[Vanity Fair by William Makepeace Thackeray]@TWC D-Link book
Vanity Fair

CHAPTER X
6/11

How many noble emigres had this horrid revolution plunged in poverty! She had several stories about her ancestors ere she had been many months in the house; some of which Mr.Crawley happened to find in D'Hozier's dictionary, which was in the library, and which strengthened his belief in their truth, and in the high-breeding of Rebecca.

Are we to suppose from this curiosity and prying into dictionaries, could our heroine suppose that Mr.Crawley was interested in her ?--no, only in a friendly way.
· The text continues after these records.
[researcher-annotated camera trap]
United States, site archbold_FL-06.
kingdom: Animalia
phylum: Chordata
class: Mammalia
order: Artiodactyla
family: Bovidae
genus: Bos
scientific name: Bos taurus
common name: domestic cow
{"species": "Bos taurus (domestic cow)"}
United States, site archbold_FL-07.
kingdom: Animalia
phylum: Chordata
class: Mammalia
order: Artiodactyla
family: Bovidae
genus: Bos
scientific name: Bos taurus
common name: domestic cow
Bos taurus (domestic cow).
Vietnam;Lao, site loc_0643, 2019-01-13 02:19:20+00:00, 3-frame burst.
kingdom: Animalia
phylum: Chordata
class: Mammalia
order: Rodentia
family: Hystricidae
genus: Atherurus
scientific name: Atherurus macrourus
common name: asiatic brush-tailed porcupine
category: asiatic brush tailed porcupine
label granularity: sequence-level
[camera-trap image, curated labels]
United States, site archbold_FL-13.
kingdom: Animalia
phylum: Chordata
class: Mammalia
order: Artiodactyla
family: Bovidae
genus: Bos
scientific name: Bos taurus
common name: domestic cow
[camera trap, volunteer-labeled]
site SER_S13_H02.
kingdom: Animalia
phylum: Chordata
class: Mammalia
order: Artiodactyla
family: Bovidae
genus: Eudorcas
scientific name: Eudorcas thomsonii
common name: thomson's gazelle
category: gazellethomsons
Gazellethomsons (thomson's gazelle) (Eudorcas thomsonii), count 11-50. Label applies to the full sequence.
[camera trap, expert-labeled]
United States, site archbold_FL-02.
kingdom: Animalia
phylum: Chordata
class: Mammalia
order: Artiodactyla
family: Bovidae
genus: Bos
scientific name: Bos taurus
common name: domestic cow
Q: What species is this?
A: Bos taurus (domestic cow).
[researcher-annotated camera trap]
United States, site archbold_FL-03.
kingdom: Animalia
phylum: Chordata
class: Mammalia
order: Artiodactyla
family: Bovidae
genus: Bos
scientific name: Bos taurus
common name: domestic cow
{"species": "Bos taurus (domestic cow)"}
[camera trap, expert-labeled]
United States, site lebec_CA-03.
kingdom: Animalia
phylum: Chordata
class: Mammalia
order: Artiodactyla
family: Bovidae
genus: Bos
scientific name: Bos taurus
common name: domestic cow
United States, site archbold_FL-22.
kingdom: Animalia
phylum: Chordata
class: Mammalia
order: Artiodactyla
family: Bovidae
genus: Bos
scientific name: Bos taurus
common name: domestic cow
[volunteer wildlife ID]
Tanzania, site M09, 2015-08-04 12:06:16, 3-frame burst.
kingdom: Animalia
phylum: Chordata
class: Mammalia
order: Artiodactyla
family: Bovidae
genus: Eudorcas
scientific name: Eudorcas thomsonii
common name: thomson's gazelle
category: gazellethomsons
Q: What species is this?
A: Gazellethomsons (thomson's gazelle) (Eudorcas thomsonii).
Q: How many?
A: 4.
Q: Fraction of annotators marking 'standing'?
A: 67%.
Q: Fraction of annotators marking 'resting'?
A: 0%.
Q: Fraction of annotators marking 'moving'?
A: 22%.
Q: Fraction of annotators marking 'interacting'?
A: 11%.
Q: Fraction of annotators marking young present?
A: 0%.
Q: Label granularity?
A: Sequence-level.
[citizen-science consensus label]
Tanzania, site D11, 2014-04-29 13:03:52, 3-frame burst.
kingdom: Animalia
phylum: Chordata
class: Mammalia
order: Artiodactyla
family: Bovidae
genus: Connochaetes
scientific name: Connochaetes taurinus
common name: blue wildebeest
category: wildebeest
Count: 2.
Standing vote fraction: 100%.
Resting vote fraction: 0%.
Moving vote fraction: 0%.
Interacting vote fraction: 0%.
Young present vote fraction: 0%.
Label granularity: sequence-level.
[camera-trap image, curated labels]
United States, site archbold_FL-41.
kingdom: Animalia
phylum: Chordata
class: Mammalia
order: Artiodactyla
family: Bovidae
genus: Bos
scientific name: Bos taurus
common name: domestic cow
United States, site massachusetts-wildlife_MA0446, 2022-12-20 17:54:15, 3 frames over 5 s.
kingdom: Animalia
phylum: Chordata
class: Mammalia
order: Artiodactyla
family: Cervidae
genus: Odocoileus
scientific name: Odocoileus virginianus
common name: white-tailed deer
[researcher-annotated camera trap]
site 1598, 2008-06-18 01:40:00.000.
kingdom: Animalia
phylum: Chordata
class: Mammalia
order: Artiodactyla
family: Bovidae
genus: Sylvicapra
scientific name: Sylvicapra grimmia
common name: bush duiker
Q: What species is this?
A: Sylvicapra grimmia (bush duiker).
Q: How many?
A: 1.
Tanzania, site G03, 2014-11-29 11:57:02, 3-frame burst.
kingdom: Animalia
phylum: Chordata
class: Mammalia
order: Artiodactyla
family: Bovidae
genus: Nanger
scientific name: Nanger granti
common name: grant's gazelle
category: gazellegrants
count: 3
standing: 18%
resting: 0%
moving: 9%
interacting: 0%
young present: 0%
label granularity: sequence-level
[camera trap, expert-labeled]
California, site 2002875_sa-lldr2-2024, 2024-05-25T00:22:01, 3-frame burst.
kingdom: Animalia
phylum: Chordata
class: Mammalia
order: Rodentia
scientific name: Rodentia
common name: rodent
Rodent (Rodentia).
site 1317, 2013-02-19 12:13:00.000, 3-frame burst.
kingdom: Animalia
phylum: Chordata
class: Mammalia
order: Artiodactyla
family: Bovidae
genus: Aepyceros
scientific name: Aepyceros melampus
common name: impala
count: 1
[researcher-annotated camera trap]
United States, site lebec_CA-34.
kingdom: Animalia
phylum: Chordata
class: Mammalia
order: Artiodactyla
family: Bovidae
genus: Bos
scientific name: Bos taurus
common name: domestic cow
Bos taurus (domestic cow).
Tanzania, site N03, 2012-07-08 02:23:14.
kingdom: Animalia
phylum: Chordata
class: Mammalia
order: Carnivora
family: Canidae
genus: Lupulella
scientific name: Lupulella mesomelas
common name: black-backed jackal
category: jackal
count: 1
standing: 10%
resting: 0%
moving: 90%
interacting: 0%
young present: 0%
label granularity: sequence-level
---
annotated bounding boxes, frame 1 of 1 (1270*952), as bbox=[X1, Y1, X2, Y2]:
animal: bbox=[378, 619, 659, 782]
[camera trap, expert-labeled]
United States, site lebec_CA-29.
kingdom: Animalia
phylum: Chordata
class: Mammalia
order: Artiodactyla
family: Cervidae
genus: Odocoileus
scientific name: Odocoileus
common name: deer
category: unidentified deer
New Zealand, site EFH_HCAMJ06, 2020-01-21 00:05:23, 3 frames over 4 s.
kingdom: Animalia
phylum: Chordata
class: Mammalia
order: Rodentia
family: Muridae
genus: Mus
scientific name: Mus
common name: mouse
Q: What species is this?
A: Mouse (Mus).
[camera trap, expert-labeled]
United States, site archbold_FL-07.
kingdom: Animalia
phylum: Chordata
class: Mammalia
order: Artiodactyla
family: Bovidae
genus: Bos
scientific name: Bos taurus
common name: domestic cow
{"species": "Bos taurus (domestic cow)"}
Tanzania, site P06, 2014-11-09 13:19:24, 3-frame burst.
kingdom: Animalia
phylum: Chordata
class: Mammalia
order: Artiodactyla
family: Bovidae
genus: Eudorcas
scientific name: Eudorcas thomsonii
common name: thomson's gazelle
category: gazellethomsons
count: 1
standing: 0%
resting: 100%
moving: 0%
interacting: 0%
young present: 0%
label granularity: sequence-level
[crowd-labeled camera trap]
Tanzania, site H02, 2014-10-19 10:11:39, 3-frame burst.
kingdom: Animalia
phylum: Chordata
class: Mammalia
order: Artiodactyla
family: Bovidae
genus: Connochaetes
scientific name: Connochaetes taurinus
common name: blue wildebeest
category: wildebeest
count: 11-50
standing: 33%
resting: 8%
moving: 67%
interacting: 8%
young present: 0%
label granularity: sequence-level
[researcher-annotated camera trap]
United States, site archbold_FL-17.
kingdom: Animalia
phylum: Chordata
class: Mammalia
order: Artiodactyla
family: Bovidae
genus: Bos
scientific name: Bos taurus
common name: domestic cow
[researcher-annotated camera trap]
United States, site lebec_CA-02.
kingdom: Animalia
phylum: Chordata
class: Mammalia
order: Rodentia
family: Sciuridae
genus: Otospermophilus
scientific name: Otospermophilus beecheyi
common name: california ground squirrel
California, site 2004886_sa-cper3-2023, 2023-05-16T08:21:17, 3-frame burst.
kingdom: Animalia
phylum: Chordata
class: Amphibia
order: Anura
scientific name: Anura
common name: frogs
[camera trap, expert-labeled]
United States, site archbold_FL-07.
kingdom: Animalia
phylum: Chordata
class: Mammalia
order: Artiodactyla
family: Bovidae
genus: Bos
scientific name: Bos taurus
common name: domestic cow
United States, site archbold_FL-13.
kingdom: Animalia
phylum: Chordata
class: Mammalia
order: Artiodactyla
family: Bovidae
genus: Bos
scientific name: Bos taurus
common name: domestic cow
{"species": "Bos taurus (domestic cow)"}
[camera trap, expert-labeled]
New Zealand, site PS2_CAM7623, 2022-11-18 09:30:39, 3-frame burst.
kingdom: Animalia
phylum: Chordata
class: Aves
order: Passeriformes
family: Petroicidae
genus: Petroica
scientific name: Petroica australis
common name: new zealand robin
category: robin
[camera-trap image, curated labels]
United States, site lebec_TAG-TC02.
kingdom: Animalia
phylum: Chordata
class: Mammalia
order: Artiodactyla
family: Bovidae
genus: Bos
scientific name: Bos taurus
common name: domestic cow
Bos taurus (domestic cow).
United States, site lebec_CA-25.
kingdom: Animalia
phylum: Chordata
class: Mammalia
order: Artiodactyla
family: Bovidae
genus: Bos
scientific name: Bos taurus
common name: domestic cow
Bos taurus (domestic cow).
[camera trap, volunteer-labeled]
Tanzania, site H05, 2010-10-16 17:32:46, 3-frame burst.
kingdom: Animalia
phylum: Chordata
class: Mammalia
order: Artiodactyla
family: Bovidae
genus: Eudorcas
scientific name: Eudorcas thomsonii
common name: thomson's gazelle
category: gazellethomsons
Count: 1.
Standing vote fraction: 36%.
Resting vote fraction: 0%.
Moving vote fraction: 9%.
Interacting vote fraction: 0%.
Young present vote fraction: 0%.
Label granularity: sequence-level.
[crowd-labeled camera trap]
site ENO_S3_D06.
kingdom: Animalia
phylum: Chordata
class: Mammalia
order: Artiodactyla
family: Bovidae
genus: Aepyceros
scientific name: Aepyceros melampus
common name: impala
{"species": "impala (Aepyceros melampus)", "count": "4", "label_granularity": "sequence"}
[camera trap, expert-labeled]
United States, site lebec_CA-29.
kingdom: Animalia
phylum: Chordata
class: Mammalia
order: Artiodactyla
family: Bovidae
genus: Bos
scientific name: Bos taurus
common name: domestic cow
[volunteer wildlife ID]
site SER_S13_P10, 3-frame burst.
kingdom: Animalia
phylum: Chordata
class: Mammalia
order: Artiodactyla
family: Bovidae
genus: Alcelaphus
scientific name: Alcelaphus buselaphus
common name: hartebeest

Have we not stated that he was attached to Lady Jane Sheepshanks?
He took Rebecca to task once or twice about the propriety of playing at backgammon with Sir Pitt, saying that it was a godless amusement, and that she would be much better engaged in reading "Thrump's Legacy," or "The Blind Washerwoman of Moorfields," or any work of a more serious nature; but Miss Sharp said her dear mother used often to play the same game with the old Count de Trictrac and the venerable Abbe du Cornet, and so found an excuse for this and other worldly amusements.
But it was not only by playing at backgammon with the Baronet, that the little governess rendered herself agreeable to her employer.

She found many different ways of being useful to him.

She read over, with indefatigable patience, all those law papers, with which, before she came to Queen's Crawley, he had promised to entertain her.